■ **Exercise**:
List each line of the rows below that contains the word "camera". Case counts.

■ **Data provided**:

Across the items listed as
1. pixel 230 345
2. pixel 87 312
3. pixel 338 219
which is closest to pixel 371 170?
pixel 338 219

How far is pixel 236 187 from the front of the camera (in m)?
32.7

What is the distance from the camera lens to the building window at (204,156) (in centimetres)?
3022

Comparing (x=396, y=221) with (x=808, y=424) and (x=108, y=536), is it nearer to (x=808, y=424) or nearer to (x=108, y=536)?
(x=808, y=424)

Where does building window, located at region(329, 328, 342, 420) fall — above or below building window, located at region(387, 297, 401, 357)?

--

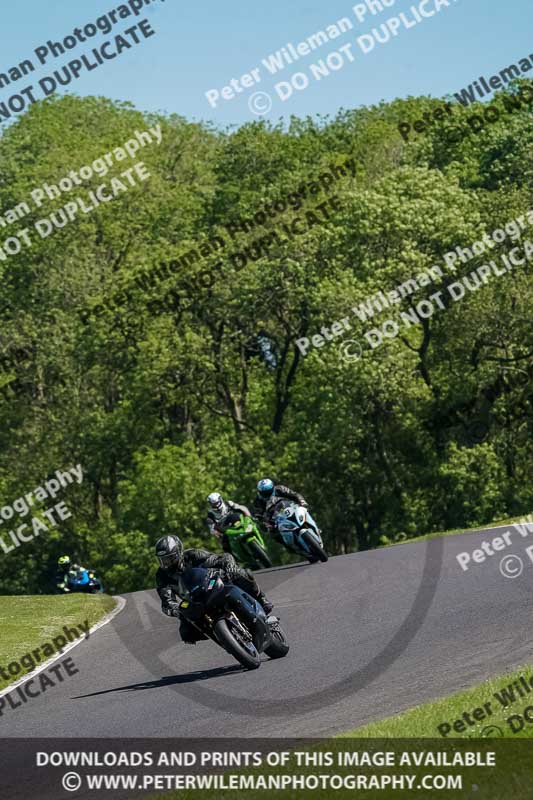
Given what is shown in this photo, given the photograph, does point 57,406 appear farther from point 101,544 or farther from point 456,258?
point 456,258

■ **Finished task**:
How far is pixel 236 187 from the front of the camera (in m)?
What is the distance from the camera lens to the building window at (204,156) (in centimetres)?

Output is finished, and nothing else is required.